>> START

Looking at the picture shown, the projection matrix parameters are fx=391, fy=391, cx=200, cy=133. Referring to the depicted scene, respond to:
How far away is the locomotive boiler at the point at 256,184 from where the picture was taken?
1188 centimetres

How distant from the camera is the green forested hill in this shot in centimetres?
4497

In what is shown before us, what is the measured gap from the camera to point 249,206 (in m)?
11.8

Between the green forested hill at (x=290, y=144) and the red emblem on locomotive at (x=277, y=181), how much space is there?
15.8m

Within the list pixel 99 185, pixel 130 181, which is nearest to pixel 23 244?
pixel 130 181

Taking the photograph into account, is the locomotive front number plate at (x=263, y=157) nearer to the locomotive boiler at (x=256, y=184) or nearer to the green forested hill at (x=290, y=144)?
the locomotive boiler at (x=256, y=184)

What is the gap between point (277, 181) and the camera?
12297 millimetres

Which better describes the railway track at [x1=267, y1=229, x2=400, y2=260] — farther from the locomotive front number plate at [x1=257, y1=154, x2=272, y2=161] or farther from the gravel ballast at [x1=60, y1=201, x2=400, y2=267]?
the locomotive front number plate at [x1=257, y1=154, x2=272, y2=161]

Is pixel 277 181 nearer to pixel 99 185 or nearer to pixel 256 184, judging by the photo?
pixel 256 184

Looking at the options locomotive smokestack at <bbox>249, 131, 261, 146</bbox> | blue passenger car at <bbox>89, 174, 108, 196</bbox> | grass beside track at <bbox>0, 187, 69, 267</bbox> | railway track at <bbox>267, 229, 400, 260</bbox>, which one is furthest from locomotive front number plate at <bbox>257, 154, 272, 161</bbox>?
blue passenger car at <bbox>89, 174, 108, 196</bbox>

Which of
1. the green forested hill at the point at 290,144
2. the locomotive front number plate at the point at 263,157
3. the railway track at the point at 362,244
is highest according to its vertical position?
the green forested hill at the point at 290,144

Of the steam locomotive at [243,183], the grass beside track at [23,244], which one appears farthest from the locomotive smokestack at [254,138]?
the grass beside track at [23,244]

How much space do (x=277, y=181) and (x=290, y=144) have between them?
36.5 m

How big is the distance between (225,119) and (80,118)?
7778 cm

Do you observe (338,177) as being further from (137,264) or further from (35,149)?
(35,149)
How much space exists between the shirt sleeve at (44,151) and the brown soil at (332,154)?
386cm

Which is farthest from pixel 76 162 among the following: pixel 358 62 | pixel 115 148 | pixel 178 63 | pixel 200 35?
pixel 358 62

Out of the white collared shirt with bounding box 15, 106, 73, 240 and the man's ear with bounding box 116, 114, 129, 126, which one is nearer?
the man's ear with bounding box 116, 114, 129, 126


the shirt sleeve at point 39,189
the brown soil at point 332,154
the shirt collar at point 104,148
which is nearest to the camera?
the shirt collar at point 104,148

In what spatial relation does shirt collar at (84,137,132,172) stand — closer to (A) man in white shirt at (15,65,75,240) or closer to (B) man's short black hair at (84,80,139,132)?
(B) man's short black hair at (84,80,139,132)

>> END

## Exercise prompt
Repeat all of the records above exactly as written.

## Exercise output
Looking at the picture shown, the projection matrix parameters are fx=391, fy=391, cx=200, cy=133. Referring to the depicted scene, respond to:
How far away is the locomotive boiler at the point at 256,184 from where the picture was taken?
1188 centimetres

How distant from the camera is the green forested hill in this shot in centimetres?
4497

In what is shown before us, what is the measured gap from the camera to point 249,206 (in m)?
11.8

Between the green forested hill at (x=290, y=144) and the red emblem on locomotive at (x=277, y=181), how much space is there?
15.8m

Within the list pixel 99 185, pixel 130 181, which is nearest to pixel 23 244?
pixel 130 181

Taking the photograph into account, is the locomotive front number plate at (x=263, y=157) nearer to the locomotive boiler at (x=256, y=184) or nearer to the green forested hill at (x=290, y=144)?
the locomotive boiler at (x=256, y=184)

What is the gap between point (277, 181) and the camera?
12297 millimetres

Which better describes the railway track at [x1=267, y1=229, x2=400, y2=260] — farther from the locomotive front number plate at [x1=257, y1=154, x2=272, y2=161] or farther from the gravel ballast at [x1=60, y1=201, x2=400, y2=267]?
the locomotive front number plate at [x1=257, y1=154, x2=272, y2=161]

Is pixel 277 181 nearer to pixel 99 185 or nearer to pixel 256 184, judging by the photo?
pixel 256 184

Looking at the options locomotive smokestack at <bbox>249, 131, 261, 146</bbox> | blue passenger car at <bbox>89, 174, 108, 196</bbox> | grass beside track at <bbox>0, 187, 69, 267</bbox> | railway track at <bbox>267, 229, 400, 260</bbox>, which one is furthest from locomotive front number plate at <bbox>257, 154, 272, 161</bbox>?
blue passenger car at <bbox>89, 174, 108, 196</bbox>

Which of
1. the green forested hill at the point at 290,144
2. the locomotive front number plate at the point at 263,157
3. the railway track at the point at 362,244
is highest according to its vertical position?
the green forested hill at the point at 290,144

Of the steam locomotive at [243,183], the grass beside track at [23,244], which one appears farthest from the locomotive smokestack at [254,138]?
the grass beside track at [23,244]

How much space do (x=277, y=181) and (x=290, y=144) have between them?
36.5 m

How big is the distance between (225,119) and (80,118)?
7778 cm

Do you observe (338,177) as being further from (137,264) or further from (35,149)?
(35,149)
How much space exists between the shirt sleeve at (44,151) and the brown soil at (332,154)?
386cm

Which is farthest from pixel 76 162 among the following: pixel 358 62 | pixel 115 148 | pixel 178 63 | pixel 200 35?
pixel 358 62

Out of the white collared shirt with bounding box 15, 106, 73, 240 and the man's ear with bounding box 116, 114, 129, 126, which one is nearer?
the man's ear with bounding box 116, 114, 129, 126


the shirt sleeve at point 39,189
the brown soil at point 332,154
the shirt collar at point 104,148
which is nearest to the camera?
the shirt collar at point 104,148

In what spatial relation does shirt collar at (84,137,132,172) stand — closer to (A) man in white shirt at (15,65,75,240) or closer to (B) man's short black hair at (84,80,139,132)?
(B) man's short black hair at (84,80,139,132)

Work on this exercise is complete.